You can find the full report here: America’s Energy Choices 2014
Foley suggested a similar point. As the trajectory of energy is highly dependent on policy from the government, the lag associated with policy formulation and market innovation creates gaps that “chill the market.” Foley pointed out despite the boom in natural gas in the U.S., the U.S. has become the “Saudi Arabia of renewable energy.” Therefore an increasing emphasis on diversity of supply is not only a pinnacle of energy security, but a viable long-term strategy for the climate.

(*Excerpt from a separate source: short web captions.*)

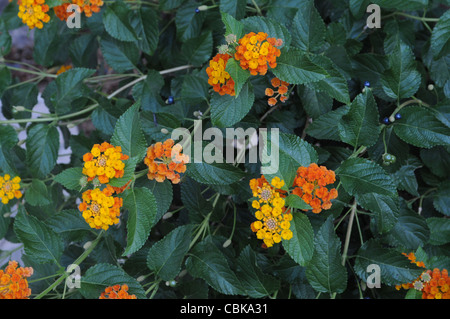 A colourful border detail of Lantana camara - Stock Photo
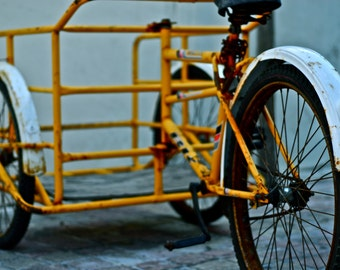 Carrier Bike - Mexico - Photography - Wall Art
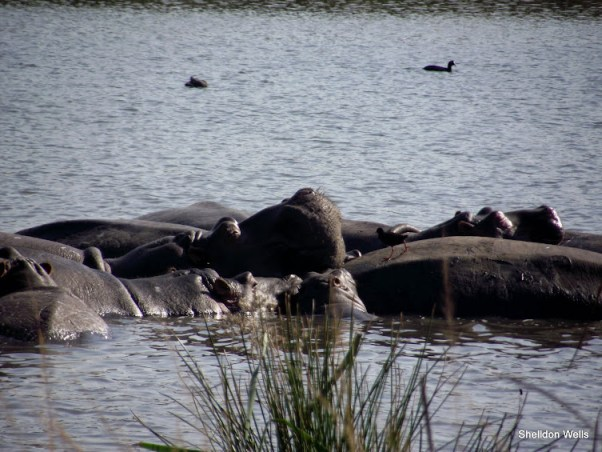 raft of hippo at tala game reserve, durban, south africa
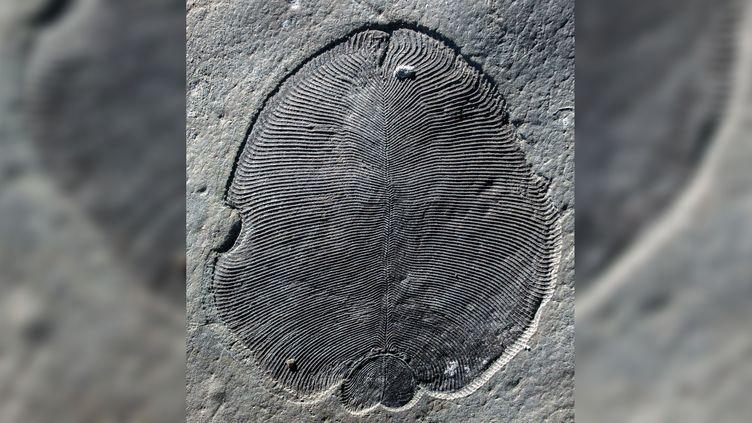 Un fossile de Dickinsonia. (ILYA BOBROVSKIY / AUSTRALIAN NATI / AUSTRALIAN NATIONAL UNIVERSITY / AFP)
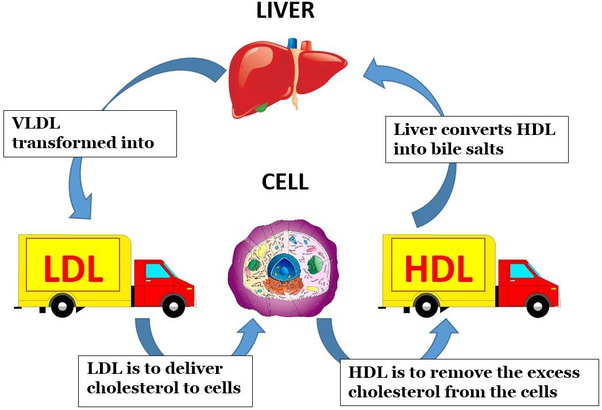 What Is Vldl Cholesterol Quora
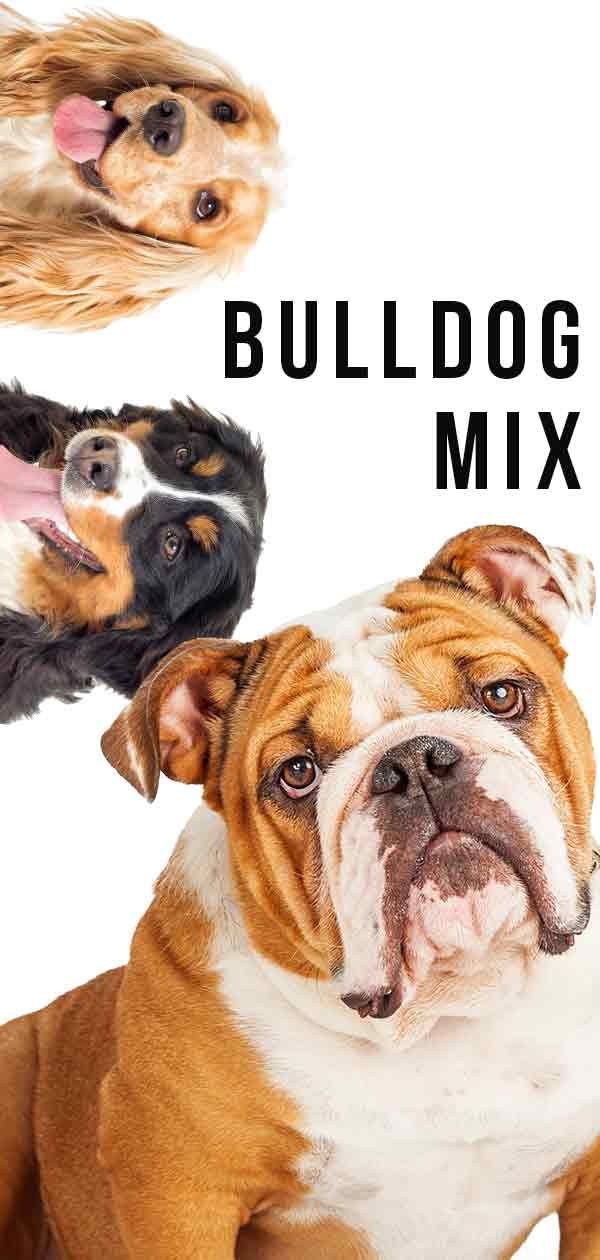 bulldog mix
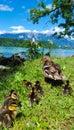 Ducks Family at Lake Bled, Slovenia.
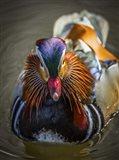 Mandarin Duck II
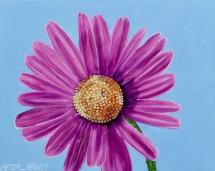 1_pink_daisy
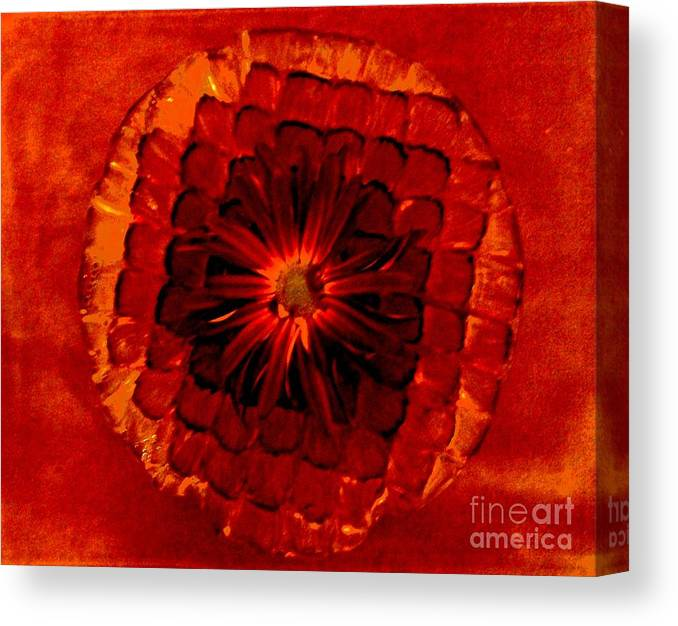 Photo Canvas Print featuring the photograph Daisy Red Abstract by Marsha Heiken
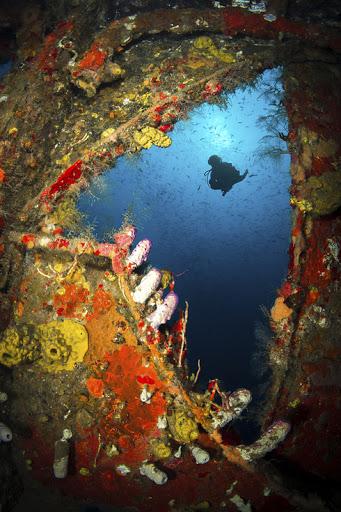 Bayahibe-Scuba - Scuba dive around the three shipwrecks in Bayahibe, Dominican Republic.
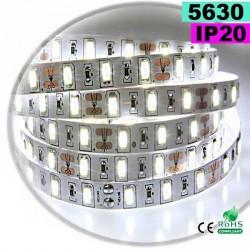 Strip Led blanc SMD 5630 IP20 60leds/m 5m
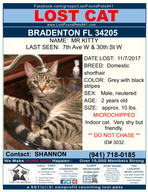 Have you seen Mr. Kitty?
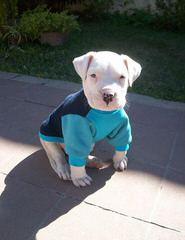 stonhamsdogos - Dog Breeders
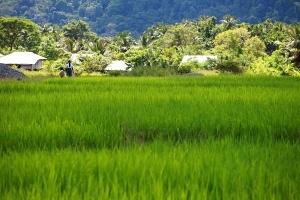 Green Terraced Rice Field in Havelock Island, India.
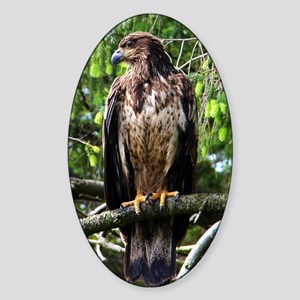 American Bald Eagle Sticker (Oval)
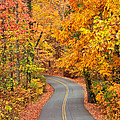 Autumn Drive Signal Mountain by Tom and Pat Cory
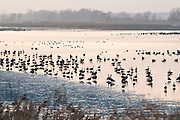 Canada Geese, Branta canadensis, Shiawassee NWR, Saginaw County, Michigan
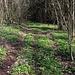 Unterwegs am Гара Лысая / Hara Lysaya - Wir haben den - hier zwischendurch gut erkennbaren - Waldweg wieder erreicht - und folgen diesem nun weiter ins Dorf Лысая Гара / Lysaya Hara.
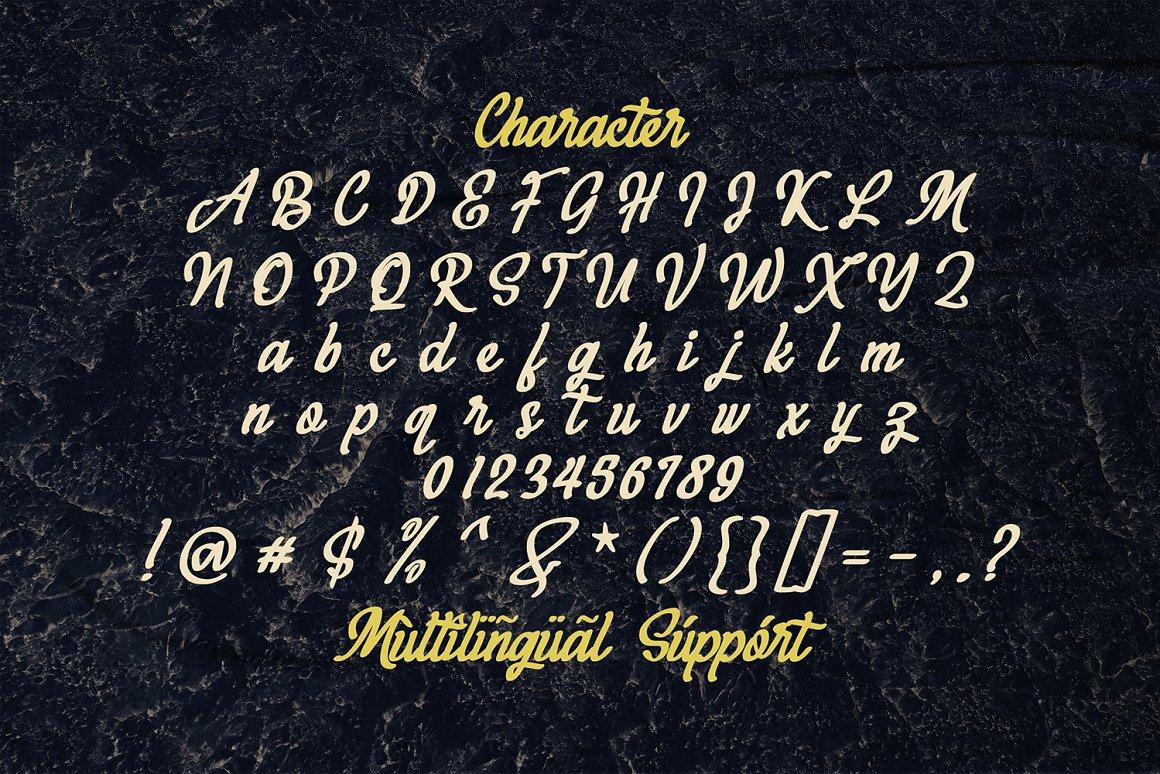 Megahunt Brush Script Font-3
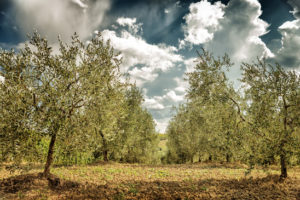 Sad s olivami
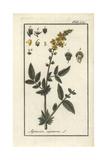Agrimony or Sticklewort, Agrimonia Eupatoria Giclee Print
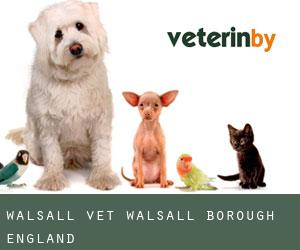 Walsall vet (Walsall (Borough), England)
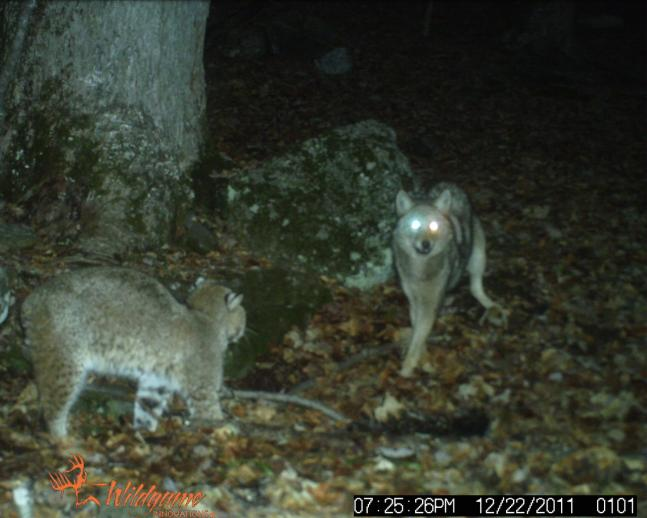 The 50 Best Photos From Round IV of the 2011 Field & Stream Fall Trail Cam Contest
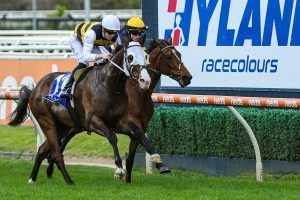 I'm Thunderstruck wins his first Group One at Caulfield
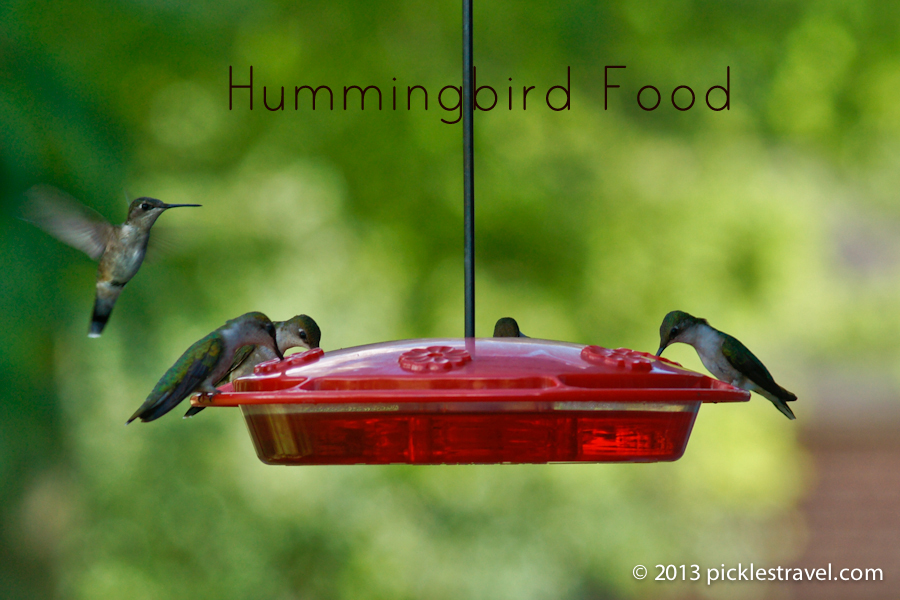 Hummingbird food going to the birds hummingbird food recipe forumfinder Image collections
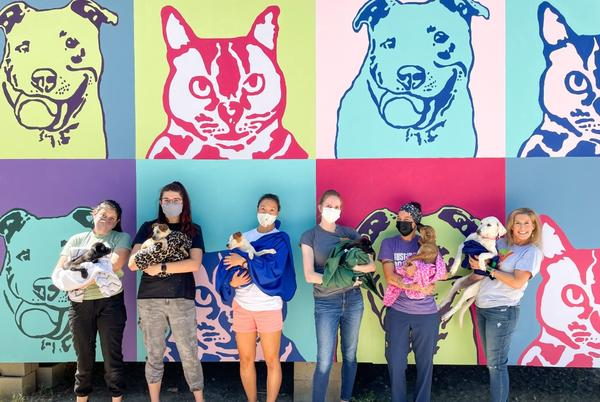 Picture for Clear the Shelters: Several puppies named after TODAY Show hosts up for adoption at Austin Pets Alive!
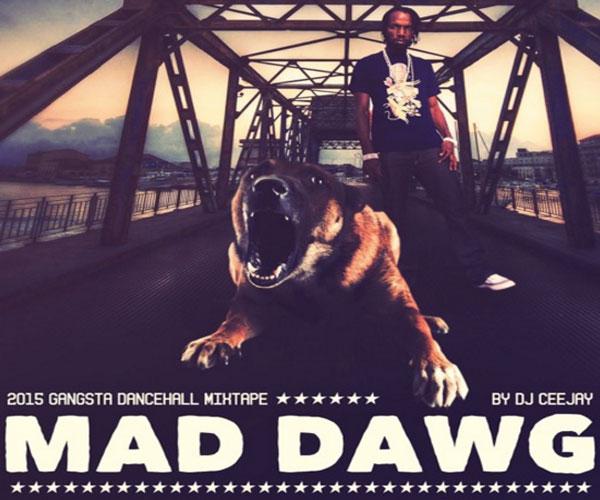 download-dj ceejay-mawd dog-2015 gangsta dancehall mixtape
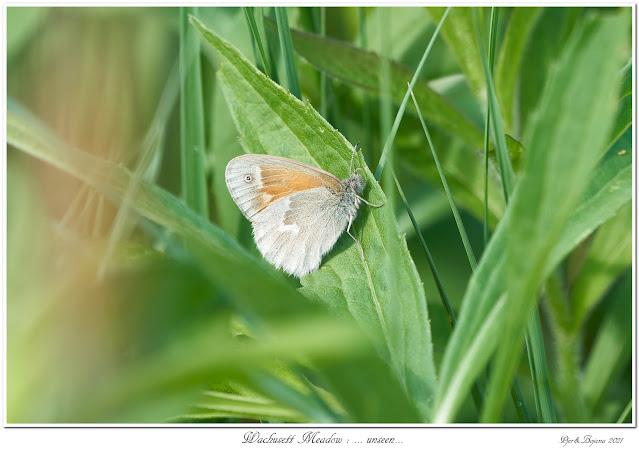 Wachusett Meadow: ... unseen...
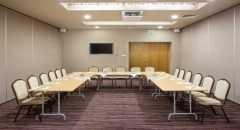 Sala konferencyjna na 40 osób, Siewierz, w obiekcie Hotel Natura Residence**** Business & SPA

Peterson posited a parallel point suggesting energy diversity is necessary for safeguarding the base load of energy output during supply shocks and additionally meeting climate goals. Alongside renewable energy and hydrocarbons, nuclear energy plays a substantial role in price stability and clean energy generation.
All three speakers were in consensus regarding the energy landscape in the United States. The discussion regarding what choices need to me made are influenced by the transformations we are seeing take place in the global energy market. To rejuvenate U.S. energy policy a discussion concerning energy security, economic stability and environmental sustainability must take place.